Shell Eco-marathon is one of the world’s leading energy efficiency competition programs. Students are challenged to design, build and test energy-efficient cars, pushing the boundaries of what is technically possible. Students take their designs to the track in the Mileage Challenge to see which vehicle can compete to go the farthest on the least amount of fuel.

Did you participate last year? How did you do?

Nicholas: Last year at the competition in Detroit, Michigan. Unfortunately, we couldn’t complete the required number of laps of the circuit because of technical issues. Therefore, we couldn’t have a mileage in for the competition.

What are you goals this year’s competition?

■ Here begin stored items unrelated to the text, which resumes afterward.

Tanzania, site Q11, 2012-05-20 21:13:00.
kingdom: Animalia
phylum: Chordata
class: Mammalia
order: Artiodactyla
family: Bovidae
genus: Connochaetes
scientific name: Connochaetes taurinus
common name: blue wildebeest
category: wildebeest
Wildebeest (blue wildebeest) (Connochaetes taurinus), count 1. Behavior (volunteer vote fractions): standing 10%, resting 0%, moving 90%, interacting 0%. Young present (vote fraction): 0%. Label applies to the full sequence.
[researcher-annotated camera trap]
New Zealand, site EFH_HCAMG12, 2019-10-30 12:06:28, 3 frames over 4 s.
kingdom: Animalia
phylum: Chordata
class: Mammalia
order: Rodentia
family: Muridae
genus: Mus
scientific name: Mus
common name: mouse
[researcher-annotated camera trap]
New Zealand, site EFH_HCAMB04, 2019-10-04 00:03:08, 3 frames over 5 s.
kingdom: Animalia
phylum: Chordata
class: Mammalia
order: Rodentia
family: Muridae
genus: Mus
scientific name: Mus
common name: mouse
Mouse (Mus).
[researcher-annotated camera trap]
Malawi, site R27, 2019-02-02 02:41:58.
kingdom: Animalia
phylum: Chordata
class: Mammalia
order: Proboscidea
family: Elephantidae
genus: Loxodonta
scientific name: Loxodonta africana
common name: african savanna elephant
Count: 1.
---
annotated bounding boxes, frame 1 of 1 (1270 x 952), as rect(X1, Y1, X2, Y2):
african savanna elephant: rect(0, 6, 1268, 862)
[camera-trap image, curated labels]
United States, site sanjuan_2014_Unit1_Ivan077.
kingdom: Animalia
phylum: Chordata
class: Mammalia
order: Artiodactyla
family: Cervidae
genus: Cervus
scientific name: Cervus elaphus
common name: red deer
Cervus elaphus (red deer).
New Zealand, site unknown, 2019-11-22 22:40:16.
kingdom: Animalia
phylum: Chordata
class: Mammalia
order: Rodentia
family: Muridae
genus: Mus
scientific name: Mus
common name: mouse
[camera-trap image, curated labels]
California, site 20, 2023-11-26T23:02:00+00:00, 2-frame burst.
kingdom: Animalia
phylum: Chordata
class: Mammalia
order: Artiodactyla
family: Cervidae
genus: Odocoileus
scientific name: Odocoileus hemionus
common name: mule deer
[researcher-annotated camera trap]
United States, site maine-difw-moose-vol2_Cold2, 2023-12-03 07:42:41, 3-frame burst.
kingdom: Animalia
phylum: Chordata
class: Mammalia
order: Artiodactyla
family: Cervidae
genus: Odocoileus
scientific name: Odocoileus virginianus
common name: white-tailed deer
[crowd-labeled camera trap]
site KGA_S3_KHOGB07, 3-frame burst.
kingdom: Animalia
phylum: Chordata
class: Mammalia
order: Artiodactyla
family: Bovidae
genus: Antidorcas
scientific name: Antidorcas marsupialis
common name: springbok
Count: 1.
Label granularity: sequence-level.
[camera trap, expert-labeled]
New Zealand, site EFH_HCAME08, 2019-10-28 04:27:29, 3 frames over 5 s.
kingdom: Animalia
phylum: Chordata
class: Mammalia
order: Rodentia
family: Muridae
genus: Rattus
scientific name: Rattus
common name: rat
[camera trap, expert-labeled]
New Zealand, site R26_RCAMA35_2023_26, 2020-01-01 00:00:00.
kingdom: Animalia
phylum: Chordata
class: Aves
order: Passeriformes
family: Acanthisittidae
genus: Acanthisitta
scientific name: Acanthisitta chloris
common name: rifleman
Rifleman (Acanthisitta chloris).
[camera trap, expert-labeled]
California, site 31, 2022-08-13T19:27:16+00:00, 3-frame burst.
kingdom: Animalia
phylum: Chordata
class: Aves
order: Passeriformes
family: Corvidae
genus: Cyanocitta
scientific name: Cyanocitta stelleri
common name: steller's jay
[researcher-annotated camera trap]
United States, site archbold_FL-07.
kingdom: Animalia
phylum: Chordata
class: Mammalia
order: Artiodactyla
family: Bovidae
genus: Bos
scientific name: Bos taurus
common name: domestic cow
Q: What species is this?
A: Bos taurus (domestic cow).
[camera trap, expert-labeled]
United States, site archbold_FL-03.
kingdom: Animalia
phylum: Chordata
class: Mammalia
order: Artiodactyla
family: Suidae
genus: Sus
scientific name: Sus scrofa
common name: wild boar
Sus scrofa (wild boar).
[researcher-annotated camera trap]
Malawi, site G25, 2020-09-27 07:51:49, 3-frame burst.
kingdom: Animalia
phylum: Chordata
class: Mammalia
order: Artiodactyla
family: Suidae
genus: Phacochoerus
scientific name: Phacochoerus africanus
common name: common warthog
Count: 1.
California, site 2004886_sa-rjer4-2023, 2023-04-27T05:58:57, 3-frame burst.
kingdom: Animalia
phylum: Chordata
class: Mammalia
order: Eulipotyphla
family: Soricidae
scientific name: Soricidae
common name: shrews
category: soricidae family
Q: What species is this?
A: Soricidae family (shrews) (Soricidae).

Nicholas: This year, our main goal is to get a mileage in with our new vehicle. We are designing and building a vehicle in less than a year. Last year, we competed in the prototype class, which consisted of a 3-wheel vehicle. This year, however, we are competing in the Urban Concept category, which means we needed to design a completely new vehicle. The main difference between the two are that the Urban Concept vehicle has 4 wheels instead of 3 like the prototype has. Basically, the Urban Concept vehicle resembles more a modern-day vehicle.

Why did you choose to work with STC?

Nicholas: I’d heard about STC from our team supervisor, Patrick Dumond, so I decided to go and see for myself how this facility could help us achieve our goals. After meeting with Graham and Steve, we decided to get our cross sections waterjet cut by the STC. Both are very welcoming and give great advice. Graham for example, who was doing the waterjet cutting of all the cross sections of the vehicle, put in a lot of heart into making it work for us. It made it seem like our project was also part of his project.

Can you walk us through the manufacturing process for the car body?

Nicholas: We first started with doing a CAD of the body with cross sectional drawing files every 2 inches of the vehicle for the STC to perform their waterjet cutting system. Once we acquired all the sections of the car, we applied adhesive between each sheet and glued them all together to make the complete shape of the body. Now the sanding starts. When doing cross sections of the vehicle, there’s lots of excess that must be sanded off to get the perfect shape we want.

Afterwards, we applied a layer of fiberglass to give it rigidity. We also needed to sand the excess epoxy that was left from our wet lay-up. Then, it was off to Whiticar Auto Body to get it to the absolute perfection. They did many coatings of high build surface primer with sanding in between each coating.

Once the body shop is done, it’s off to the composites workshop where all the composites will be done. What we’ve done so far was the male mold which is called the plug. The composites shop will be doing a final paint on the plug to allow them to do female plugs. The female mold is basically a negative shape of our plug, or more known as a shell. Afterwards, we will be vacuum infusing carbon fiber inside the shell to get the exact shape of the male plug that the body shop finished with smooth lines.

Would you work again with STC?

Nicholas: Although pricey for a university team, I would absolutely work with the STC again.